After sailing 13 days on a solar- and wind-powered boat to travel to New York City, Thunberg is now bringing the fight to the United States. Thunberg is scheduled to speak at the UN Climate Summit on September 23 and join in the Global Climate Strike on September 20th and 27th. Thunberg sat down with Trevor Noah from the Daily Show to promote the strike and to incite others to take action as well.
When Noah asked Thunberg if she noticed a different feeling surrounding climate change between her home country and the U.S., she responded, “I would say yes. Because here, it feels like it is being discussed as something you believe in or [do] not believe in. And where I come from, it’s more like, it’s a fact.”

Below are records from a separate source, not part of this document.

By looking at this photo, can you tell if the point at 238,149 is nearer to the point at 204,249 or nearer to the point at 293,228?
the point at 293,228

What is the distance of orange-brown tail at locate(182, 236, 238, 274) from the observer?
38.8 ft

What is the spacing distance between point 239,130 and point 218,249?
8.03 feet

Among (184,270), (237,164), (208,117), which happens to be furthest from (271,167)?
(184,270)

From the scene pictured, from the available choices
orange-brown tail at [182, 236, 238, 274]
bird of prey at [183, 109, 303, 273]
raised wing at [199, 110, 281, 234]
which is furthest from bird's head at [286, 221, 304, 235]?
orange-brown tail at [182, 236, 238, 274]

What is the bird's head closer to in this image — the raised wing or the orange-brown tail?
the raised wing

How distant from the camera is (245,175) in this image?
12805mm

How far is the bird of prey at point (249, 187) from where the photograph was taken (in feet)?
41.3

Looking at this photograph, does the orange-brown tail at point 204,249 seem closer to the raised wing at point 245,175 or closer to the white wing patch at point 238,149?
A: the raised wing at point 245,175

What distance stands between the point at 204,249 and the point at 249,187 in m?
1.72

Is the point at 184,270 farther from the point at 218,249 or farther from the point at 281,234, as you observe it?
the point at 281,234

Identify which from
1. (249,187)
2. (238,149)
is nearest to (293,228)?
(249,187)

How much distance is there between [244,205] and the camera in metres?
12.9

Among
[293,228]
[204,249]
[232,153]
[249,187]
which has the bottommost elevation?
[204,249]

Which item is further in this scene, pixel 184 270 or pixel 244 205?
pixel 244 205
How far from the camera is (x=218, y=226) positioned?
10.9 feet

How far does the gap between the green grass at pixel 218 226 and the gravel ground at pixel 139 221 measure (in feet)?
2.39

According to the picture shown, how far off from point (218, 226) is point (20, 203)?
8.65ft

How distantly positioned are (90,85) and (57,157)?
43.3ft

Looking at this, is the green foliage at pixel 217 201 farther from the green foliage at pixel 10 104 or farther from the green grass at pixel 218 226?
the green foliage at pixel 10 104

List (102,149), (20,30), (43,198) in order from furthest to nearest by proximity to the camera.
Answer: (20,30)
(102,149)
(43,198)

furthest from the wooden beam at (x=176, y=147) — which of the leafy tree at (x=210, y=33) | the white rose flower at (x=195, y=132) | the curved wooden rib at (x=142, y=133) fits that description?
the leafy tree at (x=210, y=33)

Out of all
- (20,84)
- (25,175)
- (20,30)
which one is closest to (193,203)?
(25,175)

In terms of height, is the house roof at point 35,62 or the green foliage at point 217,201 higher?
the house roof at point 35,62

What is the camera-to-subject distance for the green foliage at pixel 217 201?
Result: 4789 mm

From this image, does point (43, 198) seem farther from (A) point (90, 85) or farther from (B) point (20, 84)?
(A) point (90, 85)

This Friday, September 20th, Thunberg and the U.S. Youth Climate Strike Coalition have pledged a massive school walkout, which aims to bring awareness to the climate crisis in the days leading up to the UN’s climate change summit. The U.S. Youth Climate Strike, made up of eight youth-led groups, is demanding changes from U.N. leaders that include support for the Green New Deal, implementation of sustainable agriculture, and the protection of indigenous lands and waterways.
This strike may have been organized by students, but this time they’re asking adults to join in as well. Nearly 1,000 Amazon employees at the company’s Seattle headquarters have pledged to walk out, and Seventh Generation has donated this week's airtime to the Youth Climate movement to promote the strike. Google and Microsoft employees have announced they are joining Amazon employees in walking out on September 20th, and businesses like Patagonia, Ben and Jerry’s, Burton, and Lush have agreed to close their U.S. stores in support. Other local businesses (like EcoPlum!) are signing the American Sustainable Business Council's statement supporting the strike. If you're a business looking to lend your support to the Global Climate Strike, check out the ASBC website for tips.

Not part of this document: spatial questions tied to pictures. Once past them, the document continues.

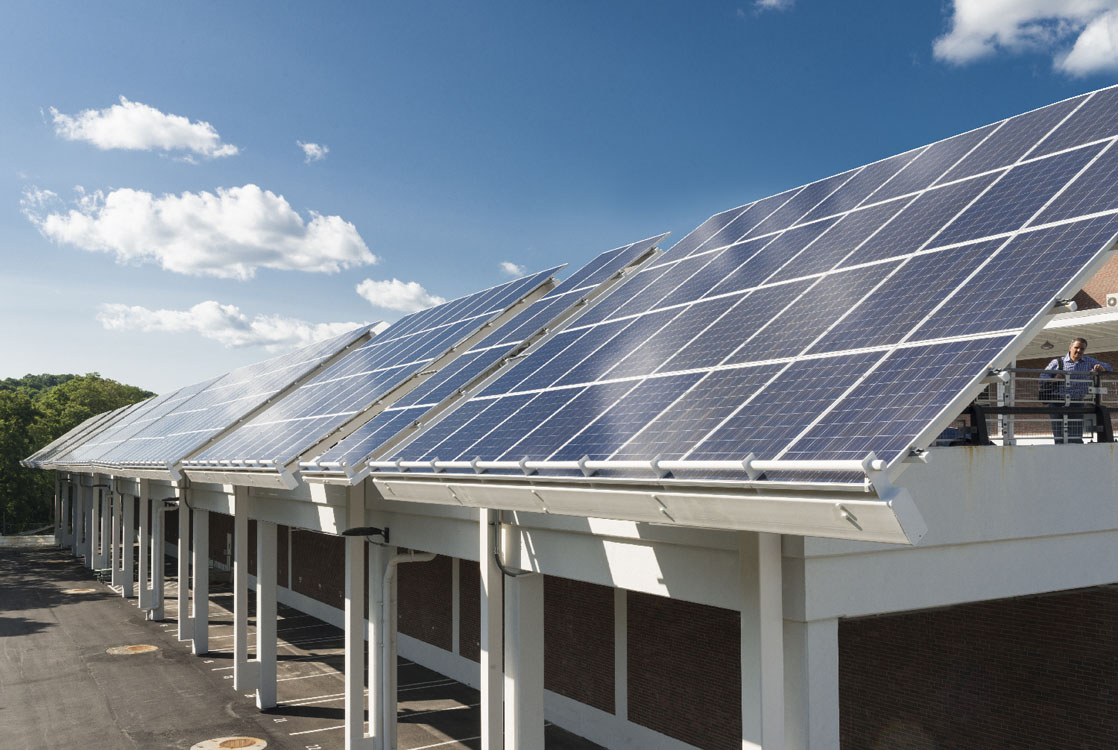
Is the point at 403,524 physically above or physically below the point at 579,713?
above

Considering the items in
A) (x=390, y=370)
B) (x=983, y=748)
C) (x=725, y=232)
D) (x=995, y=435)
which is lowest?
(x=983, y=748)

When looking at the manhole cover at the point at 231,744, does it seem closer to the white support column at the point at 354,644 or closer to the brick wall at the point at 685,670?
the white support column at the point at 354,644

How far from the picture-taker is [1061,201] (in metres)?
8.07

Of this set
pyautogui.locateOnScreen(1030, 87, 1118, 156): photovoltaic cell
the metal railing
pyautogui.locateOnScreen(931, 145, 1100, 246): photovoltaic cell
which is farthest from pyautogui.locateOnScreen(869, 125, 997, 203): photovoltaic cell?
the metal railing

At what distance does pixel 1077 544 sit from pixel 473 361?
10.3m

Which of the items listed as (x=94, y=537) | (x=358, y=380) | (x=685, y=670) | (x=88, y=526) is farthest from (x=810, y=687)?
(x=88, y=526)

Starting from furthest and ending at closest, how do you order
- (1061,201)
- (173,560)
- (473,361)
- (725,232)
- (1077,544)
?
(173,560), (473,361), (725,232), (1077,544), (1061,201)

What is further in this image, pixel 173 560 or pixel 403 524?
pixel 173 560

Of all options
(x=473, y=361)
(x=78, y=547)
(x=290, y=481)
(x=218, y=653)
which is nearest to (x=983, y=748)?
(x=473, y=361)

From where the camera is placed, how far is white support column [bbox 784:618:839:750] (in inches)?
299

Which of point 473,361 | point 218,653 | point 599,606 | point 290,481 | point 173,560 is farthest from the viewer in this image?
point 173,560

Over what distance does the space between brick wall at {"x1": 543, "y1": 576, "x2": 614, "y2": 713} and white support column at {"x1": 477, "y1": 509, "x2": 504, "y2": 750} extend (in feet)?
22.0

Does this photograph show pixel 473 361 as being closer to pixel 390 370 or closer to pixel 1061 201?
pixel 390 370

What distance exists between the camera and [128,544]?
1469 inches
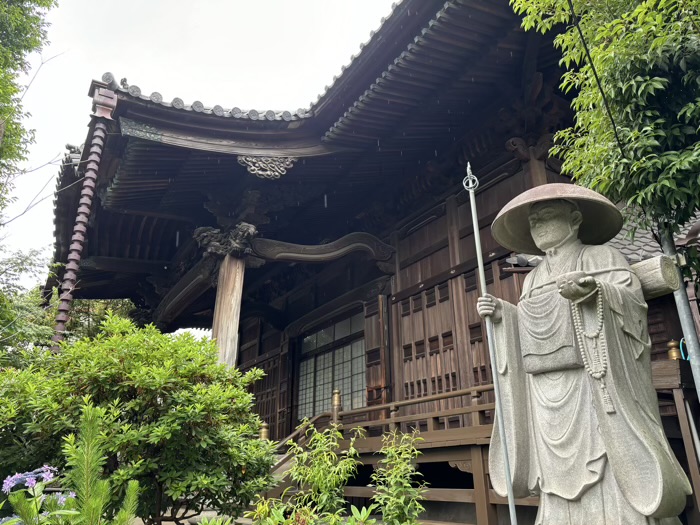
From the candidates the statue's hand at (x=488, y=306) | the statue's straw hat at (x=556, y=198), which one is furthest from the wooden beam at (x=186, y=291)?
the statue's hand at (x=488, y=306)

According to 350.org, a non-profit dedicated to climate change awareness, at least 450 U.S. climate strikes and 2,500 global strikes are registered so far. In New York City, public schools are excusing students who are absent from school to strike (with parental consent). The organizers understand that not everyone has the privilege of walking out of their school or job, so if people want to participate, they can use the hashtag #climatestrike on September 20th and add graphics to their social media pages in support.
There are also many events between September 20th and the next strike on September 27th to raise awareness and educate the masses on climate change.

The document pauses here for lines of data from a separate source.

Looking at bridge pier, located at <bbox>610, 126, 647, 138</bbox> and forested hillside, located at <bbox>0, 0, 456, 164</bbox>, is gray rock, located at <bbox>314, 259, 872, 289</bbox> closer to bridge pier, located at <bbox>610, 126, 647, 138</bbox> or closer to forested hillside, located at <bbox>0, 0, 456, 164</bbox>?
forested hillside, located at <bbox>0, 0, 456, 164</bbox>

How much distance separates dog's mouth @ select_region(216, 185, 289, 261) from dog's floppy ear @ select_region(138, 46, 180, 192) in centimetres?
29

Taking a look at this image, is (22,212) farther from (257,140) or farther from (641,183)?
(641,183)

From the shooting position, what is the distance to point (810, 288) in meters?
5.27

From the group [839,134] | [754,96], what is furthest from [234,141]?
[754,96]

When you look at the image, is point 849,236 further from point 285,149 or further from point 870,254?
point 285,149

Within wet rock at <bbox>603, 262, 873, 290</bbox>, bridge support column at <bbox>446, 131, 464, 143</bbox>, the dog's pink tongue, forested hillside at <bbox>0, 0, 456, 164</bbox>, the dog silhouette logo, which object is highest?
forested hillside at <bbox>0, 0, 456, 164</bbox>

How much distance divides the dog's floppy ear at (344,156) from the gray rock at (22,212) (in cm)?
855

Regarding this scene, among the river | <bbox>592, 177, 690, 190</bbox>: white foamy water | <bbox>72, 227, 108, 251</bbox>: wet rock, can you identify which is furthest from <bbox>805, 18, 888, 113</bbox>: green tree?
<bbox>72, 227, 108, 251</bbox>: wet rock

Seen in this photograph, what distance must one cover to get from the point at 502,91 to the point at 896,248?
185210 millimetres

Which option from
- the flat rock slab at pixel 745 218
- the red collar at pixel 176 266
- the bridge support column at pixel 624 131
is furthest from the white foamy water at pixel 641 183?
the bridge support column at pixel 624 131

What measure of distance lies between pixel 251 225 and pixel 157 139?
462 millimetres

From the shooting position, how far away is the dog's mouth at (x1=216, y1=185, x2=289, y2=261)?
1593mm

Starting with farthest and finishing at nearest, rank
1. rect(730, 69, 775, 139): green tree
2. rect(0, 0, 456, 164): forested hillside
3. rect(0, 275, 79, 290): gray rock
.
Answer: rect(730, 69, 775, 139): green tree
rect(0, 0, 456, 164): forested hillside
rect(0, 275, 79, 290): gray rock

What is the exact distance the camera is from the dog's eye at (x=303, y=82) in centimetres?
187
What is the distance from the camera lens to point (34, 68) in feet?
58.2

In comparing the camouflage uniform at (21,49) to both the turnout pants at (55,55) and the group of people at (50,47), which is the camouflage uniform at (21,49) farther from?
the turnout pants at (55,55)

“What do you think people should do, and what do you think governments should do?”, Trevor Noah asked during the Daily Show interview with Greta Thunberg.
Thunberg explained that people should do “everything” that they can to prevent climate change. But if she had to choose one, it would be, “Inform yourself.” She added that they should then push for a political movement that addresses climate change because such a movement “doesn’t exist now.”
“I think that what we should do as individuals is use the power of democracy to make our voices heard so that the people in power cannot continue to ignore this,” Thunberg added.
If you’re in New York City and would like to participate in the Global Climate Strike and have your voice be heard on September 20th, meet at noon at Foley Square.